Associate Professor of Finance

Wisconsin School of Business

Email: briana.chang@wisc[.]edu

Research interest: Financial intermediation, Decentralized Trading, Search and matching

[CV] [Official UW-Madison Profolio]


Working Papers

  • Endogenous Market Making and Network Formation (jointly w/ Shengxing Zhang)

    • Abstract: We propose a dynamic model of the over-the-counter market that jointly determines traders' connections with prices and asset flows. In an environment where ex ante homogeneous traders face uncertainty of other’s trading needs, a multilayered hierarchical market structure emerges to allow traders to better target their counterparties over time. Traders at a higher tier are committed to providing immediacy to those at a lower tier and become more central. Not only does the model rationalize the highly concentrated market and lengthy intermediation chains, it also generates new predictions for dealer centrality and markups that are consistent with the micro-level data.

  • Risk Concentration and Interconnectedness in OTC Markets (jointly with Shengxing Zhang)

    • Abstract: We analyze the impact of a regulatory reform in a novel framework that jointly determines banks’ bilateral networks and platform access. In our model, banks use their bilateral connections to obtain indirect access to the platform, which saves direct entry costs but results in risk concentration. This trade-off leads to a unique market structure, which is generally asymmetric with multiple layers even if all banks are ex ante homogeneous. Policies that increase balance sheet costs relative to entry costs could result in a more symmetric market structure but have ambiguous effects on transaction costs. Our results underscore that policies aiming to achieve all-to-all trading, reduce risk concentration, or lower transaction costs can be counterproductive.

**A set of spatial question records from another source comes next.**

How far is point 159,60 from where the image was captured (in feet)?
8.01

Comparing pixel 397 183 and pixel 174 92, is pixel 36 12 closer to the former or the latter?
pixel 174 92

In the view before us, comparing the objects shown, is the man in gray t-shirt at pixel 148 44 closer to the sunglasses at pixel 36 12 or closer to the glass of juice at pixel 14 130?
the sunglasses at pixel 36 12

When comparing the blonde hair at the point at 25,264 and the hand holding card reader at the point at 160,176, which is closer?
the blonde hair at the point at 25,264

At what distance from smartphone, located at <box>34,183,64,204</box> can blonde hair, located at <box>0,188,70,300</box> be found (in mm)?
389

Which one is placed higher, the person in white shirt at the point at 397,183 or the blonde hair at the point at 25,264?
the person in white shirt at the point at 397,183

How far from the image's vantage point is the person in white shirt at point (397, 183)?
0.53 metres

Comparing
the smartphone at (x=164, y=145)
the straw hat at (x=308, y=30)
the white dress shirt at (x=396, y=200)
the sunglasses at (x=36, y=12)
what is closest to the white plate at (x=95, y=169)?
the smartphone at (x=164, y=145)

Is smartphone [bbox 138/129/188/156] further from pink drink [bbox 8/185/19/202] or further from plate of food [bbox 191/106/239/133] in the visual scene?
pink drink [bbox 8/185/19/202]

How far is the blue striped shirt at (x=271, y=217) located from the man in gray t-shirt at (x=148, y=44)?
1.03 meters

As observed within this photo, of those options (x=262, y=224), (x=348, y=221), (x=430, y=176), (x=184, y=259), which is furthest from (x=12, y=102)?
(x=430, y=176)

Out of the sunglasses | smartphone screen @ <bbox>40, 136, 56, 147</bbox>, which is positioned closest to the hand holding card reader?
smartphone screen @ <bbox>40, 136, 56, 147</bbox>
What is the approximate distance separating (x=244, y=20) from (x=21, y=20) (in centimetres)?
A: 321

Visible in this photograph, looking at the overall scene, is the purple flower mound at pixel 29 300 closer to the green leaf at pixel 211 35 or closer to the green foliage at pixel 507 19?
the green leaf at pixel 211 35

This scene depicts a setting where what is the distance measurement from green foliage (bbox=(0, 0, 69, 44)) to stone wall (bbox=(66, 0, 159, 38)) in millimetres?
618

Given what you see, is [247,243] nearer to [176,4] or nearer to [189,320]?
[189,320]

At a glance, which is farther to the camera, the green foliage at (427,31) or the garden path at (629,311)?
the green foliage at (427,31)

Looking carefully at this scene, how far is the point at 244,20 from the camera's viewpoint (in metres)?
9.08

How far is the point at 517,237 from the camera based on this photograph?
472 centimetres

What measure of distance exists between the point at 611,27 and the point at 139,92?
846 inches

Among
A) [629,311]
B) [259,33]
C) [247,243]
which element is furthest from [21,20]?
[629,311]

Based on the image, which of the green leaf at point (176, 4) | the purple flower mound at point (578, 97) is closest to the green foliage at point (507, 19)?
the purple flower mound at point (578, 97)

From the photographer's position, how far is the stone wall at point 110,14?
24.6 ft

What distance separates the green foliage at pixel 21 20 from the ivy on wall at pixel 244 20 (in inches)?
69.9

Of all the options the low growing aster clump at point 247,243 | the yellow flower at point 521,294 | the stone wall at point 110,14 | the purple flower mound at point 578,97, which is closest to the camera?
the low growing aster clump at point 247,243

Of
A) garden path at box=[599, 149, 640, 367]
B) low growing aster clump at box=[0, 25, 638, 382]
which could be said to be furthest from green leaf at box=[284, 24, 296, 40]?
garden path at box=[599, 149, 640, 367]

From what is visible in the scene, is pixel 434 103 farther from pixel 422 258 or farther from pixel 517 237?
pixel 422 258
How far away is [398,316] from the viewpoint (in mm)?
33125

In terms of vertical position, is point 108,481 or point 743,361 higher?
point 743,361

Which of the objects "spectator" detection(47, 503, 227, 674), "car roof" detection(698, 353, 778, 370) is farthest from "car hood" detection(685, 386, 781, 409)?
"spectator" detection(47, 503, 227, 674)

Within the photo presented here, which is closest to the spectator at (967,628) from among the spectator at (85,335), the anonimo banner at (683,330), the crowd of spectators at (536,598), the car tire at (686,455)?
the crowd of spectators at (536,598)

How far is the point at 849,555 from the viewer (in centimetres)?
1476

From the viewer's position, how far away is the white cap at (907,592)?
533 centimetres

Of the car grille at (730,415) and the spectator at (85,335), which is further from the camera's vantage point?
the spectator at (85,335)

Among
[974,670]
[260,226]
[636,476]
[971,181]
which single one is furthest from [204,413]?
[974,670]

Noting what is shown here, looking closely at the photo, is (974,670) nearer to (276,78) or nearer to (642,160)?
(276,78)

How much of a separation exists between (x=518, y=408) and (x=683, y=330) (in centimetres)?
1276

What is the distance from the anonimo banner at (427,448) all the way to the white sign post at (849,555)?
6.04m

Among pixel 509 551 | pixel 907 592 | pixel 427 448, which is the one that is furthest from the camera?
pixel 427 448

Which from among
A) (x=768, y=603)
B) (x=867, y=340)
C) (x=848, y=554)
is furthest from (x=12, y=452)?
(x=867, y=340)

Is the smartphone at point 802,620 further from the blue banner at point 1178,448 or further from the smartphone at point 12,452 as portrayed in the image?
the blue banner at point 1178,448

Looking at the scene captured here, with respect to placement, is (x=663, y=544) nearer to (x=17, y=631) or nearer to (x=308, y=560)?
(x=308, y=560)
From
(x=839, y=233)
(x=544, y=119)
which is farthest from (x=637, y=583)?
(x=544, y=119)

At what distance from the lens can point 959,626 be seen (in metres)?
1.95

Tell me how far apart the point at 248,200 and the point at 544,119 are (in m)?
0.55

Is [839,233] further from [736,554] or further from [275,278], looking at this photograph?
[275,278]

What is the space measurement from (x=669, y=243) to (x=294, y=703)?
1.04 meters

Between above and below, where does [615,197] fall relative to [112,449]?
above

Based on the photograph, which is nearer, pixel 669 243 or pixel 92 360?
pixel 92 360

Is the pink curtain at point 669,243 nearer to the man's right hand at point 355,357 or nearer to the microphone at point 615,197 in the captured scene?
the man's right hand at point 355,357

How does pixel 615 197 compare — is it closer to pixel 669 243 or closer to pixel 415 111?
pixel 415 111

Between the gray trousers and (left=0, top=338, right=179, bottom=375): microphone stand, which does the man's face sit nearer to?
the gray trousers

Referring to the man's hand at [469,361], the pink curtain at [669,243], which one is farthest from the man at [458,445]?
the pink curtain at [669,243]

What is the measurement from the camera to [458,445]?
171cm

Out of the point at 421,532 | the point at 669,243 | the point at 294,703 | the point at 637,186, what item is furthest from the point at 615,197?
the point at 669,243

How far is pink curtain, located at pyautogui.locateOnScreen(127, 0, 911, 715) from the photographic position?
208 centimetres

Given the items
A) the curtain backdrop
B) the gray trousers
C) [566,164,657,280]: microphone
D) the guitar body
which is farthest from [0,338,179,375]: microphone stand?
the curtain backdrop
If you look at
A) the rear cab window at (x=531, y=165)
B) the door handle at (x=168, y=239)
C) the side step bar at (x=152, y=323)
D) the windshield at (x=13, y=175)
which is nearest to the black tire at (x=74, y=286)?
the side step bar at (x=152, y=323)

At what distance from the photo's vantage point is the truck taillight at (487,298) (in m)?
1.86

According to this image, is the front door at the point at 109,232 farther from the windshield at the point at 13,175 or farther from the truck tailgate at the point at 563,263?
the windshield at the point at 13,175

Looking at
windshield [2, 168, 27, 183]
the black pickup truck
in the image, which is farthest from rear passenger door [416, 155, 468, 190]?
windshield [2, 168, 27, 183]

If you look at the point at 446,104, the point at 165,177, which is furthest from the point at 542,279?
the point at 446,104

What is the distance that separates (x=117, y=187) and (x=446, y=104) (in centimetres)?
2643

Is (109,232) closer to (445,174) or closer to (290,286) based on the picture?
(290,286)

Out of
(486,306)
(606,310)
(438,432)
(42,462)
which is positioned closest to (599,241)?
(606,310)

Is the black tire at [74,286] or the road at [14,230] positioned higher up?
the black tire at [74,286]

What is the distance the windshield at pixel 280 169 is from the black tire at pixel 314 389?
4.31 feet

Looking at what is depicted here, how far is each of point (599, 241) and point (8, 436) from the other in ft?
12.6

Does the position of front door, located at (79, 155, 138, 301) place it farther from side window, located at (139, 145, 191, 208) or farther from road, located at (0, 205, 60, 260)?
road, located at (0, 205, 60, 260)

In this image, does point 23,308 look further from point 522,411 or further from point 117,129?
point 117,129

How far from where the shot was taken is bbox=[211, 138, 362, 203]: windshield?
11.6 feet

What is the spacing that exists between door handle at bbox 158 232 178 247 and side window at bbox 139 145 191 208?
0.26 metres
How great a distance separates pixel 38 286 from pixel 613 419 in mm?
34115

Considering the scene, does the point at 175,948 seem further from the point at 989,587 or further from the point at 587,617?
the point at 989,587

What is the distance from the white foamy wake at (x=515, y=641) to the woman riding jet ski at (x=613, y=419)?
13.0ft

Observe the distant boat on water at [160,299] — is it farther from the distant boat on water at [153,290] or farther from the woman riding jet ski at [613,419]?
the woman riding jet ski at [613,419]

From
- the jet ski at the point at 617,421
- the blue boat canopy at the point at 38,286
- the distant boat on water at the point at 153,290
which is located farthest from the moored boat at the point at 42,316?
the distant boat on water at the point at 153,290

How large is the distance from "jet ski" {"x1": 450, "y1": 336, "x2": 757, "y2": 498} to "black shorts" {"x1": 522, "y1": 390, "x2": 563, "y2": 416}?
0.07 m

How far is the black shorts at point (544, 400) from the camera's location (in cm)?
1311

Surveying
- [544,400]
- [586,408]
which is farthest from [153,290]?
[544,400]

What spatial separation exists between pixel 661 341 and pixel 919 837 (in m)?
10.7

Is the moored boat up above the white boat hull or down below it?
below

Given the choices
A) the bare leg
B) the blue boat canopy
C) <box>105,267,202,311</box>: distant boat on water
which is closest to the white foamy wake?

  • Sorting Out the Real Effects of Credit Supply (jointly w/ Harrison Hong, Matthieu Gomez) R&R, Journal of Financial Economics

    • Abstract: We document that banks which cut lending more during the Great Recession lent to riskier firms. To reconcile this evidence, we build a competitive matching model of bank-firm relationships. Riskier firms borrow from banks with lower holding costs or higher abilities to securitize. We use our sorting model to recover bank holding costs based on default probabilities and equilibrium loan rates. Our model attributes 60% of the Great Recession decline in corporate loans to higher bank holding costs or credit supply and 40% to elevated firm risks or credit demand. We interpret reduced-form panel regression estimates of the bank lending channel using our framework.

  • Hedging and Pricing Rent Risk with Search Frictions (jointly w/ Hyun-Soo Choi, Harrison Hong, Jeffrey Kubik)

    • Abstract: The desire of risk-averse households to hedge rent risk is thought to increase home ownership and prices. While evidence for the ownership implication is compelling, support for the price effect is mixed. We show that an important reason is search frictions. Rent risk reduces outside options, leading to less-picky buyers and worse home/buyer matches. This attenuates the rise in the price-to-rent ratio that would otherwise occur without frictions. Consistent with our model, a house remains on the market for fewer days when rent risk is higher. Accounting for frictions significantly increases the effect of rent risk on home prices.

  • A Search Theory of Sectoral Reallocation

    • Abstract: The paper contributes a theoretical framework to analyze how the labor market responds differently to aggregate and sectoral shocks in the presence of search frictions and imperfect mobility. In contrast to the previous literature, which views sectoral shocks as exogenous shocks on matching efficiency, the aggregate impacts of sectoral shocks are the endogenous outcome of the optimal hiring and moving decisions of firm and workers. It shows that, perhaps surprisingly, consistent with recent empirical findings, a pure sectoral shock will not affect the aggregate unemployment. Moreover, during the transition, the aggregate wage increases despite of the decrease in the aggregate productivity.